__PASSAGE SHOWN__.
|---|

The world was "in the depths of a dark abyss of world depression" when the 1932 Olympics rolled around according to the official post-Games report. With that classic Depression-era ingenuity, the 1932 Games were kept affordable. A unique features of these Games was the Olympic Village. Athletes had never been housed dorm-style together, though the Village became a recurring (and increasingly hedonistic) feature of subsequent Olympics. Seeing as the Games would have been on right now (July 30 to August 14), we took a look at the Village, start to finish, and uncovered some of its secrets.
-It was decided early on that these Games would require a "special housing arrangement." The Village would allow for male athletes to be housed, fed, and given space to entertain themselves in a centralized place. The 126 female competitors were sent to the classy Chapman Park Hotel on Wilshire.
-There were plenty of detractors to the idea of an Olympic Village. It was thought, says an August 14, 1932 LA Times piece, that men whose "races, beliefs, and ideals conflict" couldn't be housed in the same area without some kind of disastrous repercussions. But it was a total success, and in fact, many Olympians have fond memories of "trying to overcome the language differences" to make friends with other athletes.
-The penny-pinching required of everyone during these Depression-era Games created plenty of challenges for the managing director of the Olympic Village, H.O. Davis, who had to work with a tight budget. How tight? The money the Olympians paid would go back toward breaking even on the construction, but the Committee had agreed to charge just $2 a day per athlete during their stay.
-Complicating matters, Davis told the Times in that same August 14, 1932 article that prior to and during construction, he couldn't get an estimate on how many athletes were coming. "About all we could do was guess." In the end, he decided to built 500 bungalows for competing athletes.
-The site of the Olympic Village was not announced until fairly late in the game. It turns out, five locations were being scouted as possible Olympic Village sites. Baldwin Hills was chosen because it was found to be on average 10 degrees cooler than the four other contenders, and Olympic planners anticipated a steamy summer.
-The village had, in addition to the bungalows, five miles of streets through it, but ince the property had to eventually be completely devoid of any trace of any development (as was the agreement with the landowner loaning the site), creating paved streets was out of the question. The solution was to have water wagons travel around "night and day" to spritz down the roads and minimize dust.
-The adorable pink-and-white bungalows had two 10-by-10-foot rooms, and were furnished with curtains, plus four beds and wicker chairs. They were made to be taken apart easily, and were built with the idea in mind that they'd be carted off after the athletes left.

|---|

__WORK TO DO__.
A - Update the records from the line containing "Which, out of" through the end of the records, inclusive, changing "furthest" to "farthest" and keeping all other wording the same.
B - Extend the piece on the 1932 Olympic Village past its final sentence.

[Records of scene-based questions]
|---|

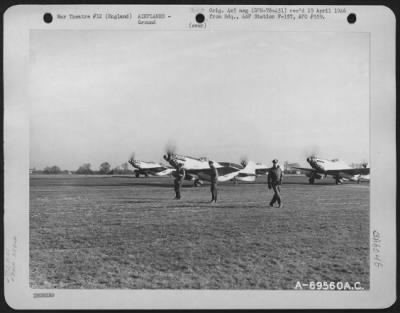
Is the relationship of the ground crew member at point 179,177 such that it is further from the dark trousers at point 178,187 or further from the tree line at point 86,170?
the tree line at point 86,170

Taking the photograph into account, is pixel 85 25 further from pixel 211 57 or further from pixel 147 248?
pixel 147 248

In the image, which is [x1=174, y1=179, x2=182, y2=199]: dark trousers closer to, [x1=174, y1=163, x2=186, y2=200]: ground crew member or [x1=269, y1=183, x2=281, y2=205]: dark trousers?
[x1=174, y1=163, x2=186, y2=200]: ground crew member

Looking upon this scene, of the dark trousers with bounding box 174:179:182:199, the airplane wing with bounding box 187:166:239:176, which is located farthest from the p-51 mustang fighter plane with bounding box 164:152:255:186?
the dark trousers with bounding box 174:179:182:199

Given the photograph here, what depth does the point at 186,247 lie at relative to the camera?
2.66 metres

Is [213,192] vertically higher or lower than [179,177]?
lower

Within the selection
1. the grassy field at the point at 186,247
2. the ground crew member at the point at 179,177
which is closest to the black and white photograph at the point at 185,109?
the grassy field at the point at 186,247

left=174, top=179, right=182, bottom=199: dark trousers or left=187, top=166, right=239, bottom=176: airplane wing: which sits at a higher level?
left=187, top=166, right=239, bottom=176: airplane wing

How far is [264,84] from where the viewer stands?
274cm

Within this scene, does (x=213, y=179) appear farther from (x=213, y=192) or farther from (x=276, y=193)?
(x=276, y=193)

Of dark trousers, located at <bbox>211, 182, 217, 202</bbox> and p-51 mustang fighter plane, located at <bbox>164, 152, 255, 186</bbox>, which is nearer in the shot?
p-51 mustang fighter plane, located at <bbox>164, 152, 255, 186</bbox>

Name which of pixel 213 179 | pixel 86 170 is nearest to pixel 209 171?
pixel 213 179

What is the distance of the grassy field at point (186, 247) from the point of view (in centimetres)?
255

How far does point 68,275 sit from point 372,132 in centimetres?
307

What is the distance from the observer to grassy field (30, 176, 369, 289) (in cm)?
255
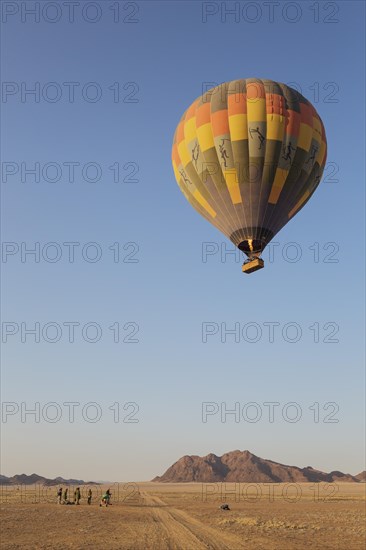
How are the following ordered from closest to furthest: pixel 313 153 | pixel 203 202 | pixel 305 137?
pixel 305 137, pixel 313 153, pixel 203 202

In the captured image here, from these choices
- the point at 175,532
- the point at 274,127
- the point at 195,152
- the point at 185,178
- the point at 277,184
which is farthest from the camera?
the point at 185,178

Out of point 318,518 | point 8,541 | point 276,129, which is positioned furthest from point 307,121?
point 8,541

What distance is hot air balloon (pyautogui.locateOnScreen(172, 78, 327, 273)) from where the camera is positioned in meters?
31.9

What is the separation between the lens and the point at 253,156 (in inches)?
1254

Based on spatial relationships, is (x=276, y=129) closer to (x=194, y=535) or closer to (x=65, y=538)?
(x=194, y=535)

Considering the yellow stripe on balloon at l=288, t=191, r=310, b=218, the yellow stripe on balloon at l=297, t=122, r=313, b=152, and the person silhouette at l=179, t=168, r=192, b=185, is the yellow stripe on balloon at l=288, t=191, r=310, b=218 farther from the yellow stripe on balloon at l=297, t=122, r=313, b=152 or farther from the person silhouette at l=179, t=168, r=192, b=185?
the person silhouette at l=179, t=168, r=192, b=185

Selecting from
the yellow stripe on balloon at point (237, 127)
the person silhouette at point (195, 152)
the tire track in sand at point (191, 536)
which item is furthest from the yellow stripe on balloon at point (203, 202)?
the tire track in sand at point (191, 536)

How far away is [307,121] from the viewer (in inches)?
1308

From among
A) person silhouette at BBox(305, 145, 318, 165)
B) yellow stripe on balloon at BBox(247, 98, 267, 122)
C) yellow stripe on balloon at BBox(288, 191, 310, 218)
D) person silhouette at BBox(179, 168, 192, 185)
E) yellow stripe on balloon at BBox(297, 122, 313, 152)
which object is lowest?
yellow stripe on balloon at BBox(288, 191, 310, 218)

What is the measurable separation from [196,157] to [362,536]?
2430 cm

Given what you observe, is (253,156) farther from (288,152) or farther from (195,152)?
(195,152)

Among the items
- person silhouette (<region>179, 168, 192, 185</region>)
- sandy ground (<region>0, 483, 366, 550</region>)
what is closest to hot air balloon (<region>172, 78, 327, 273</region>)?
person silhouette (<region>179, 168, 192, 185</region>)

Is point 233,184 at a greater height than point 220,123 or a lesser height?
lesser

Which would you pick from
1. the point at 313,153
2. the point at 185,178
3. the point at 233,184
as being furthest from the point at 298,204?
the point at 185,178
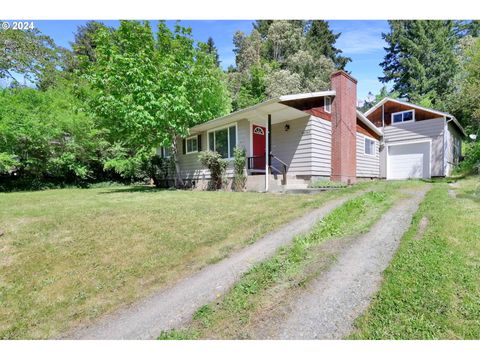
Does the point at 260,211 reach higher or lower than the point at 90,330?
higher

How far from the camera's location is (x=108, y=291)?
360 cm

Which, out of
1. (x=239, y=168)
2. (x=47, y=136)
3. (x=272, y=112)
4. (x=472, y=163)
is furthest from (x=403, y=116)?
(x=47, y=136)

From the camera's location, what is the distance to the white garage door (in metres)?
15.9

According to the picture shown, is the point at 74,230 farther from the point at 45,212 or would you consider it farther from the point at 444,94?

|---|

__ANSWERS BY TASK__.
A -
Which, out of
1. (x=239, y=168)
2. (x=47, y=136)
3. (x=272, y=112)
4. (x=472, y=163)
is farthest from (x=403, y=116)?
(x=47, y=136)

From the camera's location, what is the distance to the white garage door (in metres)?
15.9

According to the picture shown, is the point at 74,230 farther from the point at 45,212 or would you consider it farther from the point at 444,94?

B -
-Grass was laid around each little cottage and rows of flowers were planted leading up to the door (50 acres of grass and seven acres of flowers in total). Olympic Village overseer H.O. Davis wanted to give the athletes more than a crash pad: he'd hoped to make the Olympians feel at home.
-Another creature comfort added to the Village: in anticipation of complaints from athletes about having to eat weird American food, the village had five dining rooms, and every team was invited to bring its own chef.
-Post-Games, when nearly all the athletes had left, the clubhouse became a salesroom; one of the salesmen working from the new office was Hec Dyer, a member of the 400-meter relay team that took the gold in the just-finished Games, says an LA Times article from August 25, 1932. The houses weren't the only things that sold out of the office: blankets, spoons--"things that were used by champions"--were hot commodities.
-The Olympic bungalows could be purchased alone or in a group; a furnished one cost $215, but unfurnished they sold for just $140.
-One of the first homes to sell went to Jean Hersholt, a Danish-born actor who worked and lived in the US. He personally paid most of the expenses for the Danish team to participate, and bought one of the houses to display in Copenhagen, covered in pictures of Danish Olympians, for a fee that would go back to deferring costs of getting there in the first place.
-Other homes bought early on were shipped to Hawaii, Japan, and Berlin. The plan was to sell and ship them all off, leaving the land as though the Village never existed. A dozen were shipped to Palm Springs, where it seems like at least one is still standing.
-By the time a February 3, 1933 LA Times article was penned, only two of the original little houses were still standing on the land in Baldwin Hills. Others had been sold, some had been knocked down and sold for salvage.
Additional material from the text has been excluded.